Unsere Air BnB-Unterkunft liegt malerisch in Flußnähe. Am gestrigen Sonntag war hier großer Hanami-Trubel, jetzt am Montagvormittag genießen wir die reinste „Feiertagsruhe“, denn die Tokyoter müssen ja alle arbeiten.

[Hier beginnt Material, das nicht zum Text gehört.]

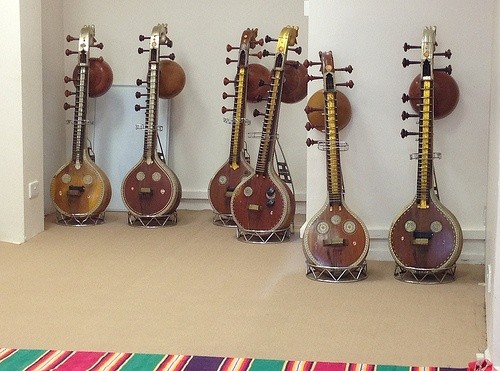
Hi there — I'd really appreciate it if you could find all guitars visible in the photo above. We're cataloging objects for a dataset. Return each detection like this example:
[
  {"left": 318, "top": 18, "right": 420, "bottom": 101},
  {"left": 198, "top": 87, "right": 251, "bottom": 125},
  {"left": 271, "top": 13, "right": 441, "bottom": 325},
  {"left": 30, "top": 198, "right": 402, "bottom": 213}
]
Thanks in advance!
[
  {"left": 206, "top": 27, "right": 271, "bottom": 228},
  {"left": 230, "top": 24, "right": 308, "bottom": 244},
  {"left": 119, "top": 22, "right": 186, "bottom": 229},
  {"left": 304, "top": 50, "right": 370, "bottom": 282},
  {"left": 388, "top": 24, "right": 464, "bottom": 283},
  {"left": 50, "top": 24, "right": 114, "bottom": 227}
]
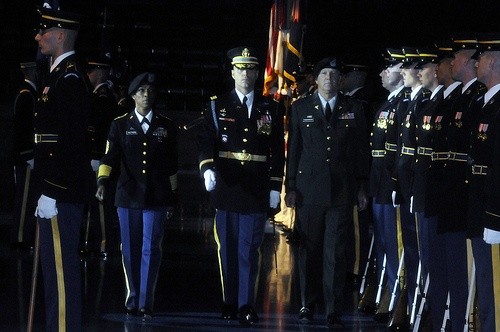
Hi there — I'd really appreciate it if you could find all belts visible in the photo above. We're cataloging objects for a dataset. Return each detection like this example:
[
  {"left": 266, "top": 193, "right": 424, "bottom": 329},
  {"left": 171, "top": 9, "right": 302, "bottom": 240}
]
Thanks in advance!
[
  {"left": 218, "top": 151, "right": 267, "bottom": 162},
  {"left": 372, "top": 141, "right": 488, "bottom": 175},
  {"left": 35, "top": 134, "right": 57, "bottom": 142}
]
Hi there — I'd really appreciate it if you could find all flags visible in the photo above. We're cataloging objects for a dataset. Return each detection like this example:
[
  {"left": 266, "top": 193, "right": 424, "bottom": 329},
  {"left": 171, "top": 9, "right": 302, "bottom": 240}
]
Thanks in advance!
[{"left": 261, "top": 0, "right": 304, "bottom": 100}]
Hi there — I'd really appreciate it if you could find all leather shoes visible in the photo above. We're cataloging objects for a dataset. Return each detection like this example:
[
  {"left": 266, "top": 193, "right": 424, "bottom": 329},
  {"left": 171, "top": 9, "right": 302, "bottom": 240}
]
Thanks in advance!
[
  {"left": 299, "top": 306, "right": 314, "bottom": 322},
  {"left": 239, "top": 307, "right": 259, "bottom": 325},
  {"left": 221, "top": 304, "right": 238, "bottom": 320},
  {"left": 327, "top": 314, "right": 345, "bottom": 329}
]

Ein Gedanke zu “„Montagsfrieden“ in Asakusa

  1. Ja Tobse, ich muss schon sagen: Tokio ist wahrlich nich um de Ecke wa! Bei Ankündigung der geplannten Himmelsrichtung war bei mir am Ural einfach mal Talschluß, aber nachdem ja der gute POM Heinl alias KFZ-Werkstatt-Sepp dort auch schon Hanami-Technisch aktiv war rückt die ganze Sache wieder näher ins Blickfeld. Die Bilder sind wie immer der Hit! Toll finde ich die netten Hinweisschilder für die diversen menschlichen Problem- und Bedürfnislagen. Außerdem geht´s mir auch wie Dir: wo ist denn da der Streß? Ich seh´ irgendwie nix…wo ist sie, die legendäre Rush-hour in der Tokioter U-Bahn? Die gehetzten Asiaten nach Büroschluss um 22:00 Uhr? Stimmt das wirklich mit den eigenartigen WCs mit Wurlitzer um die dort übliche Geräuschkulisse zu übertönen? Singt da keiner heimlich doch seine Firmenhymne und Du denkst halt als Sprachunkundiger an ein Frühlingslied? Wie ist das überhaupt mit der Sprache? Der Schrift? Aus kundigem Munde habe ich mir sagen lassen, dass der gemeine Westler außerhalb der Metropolen auf den Hand-Fuß-Modus umschalten muss. Ich freu mich auf weitere Nachrichten!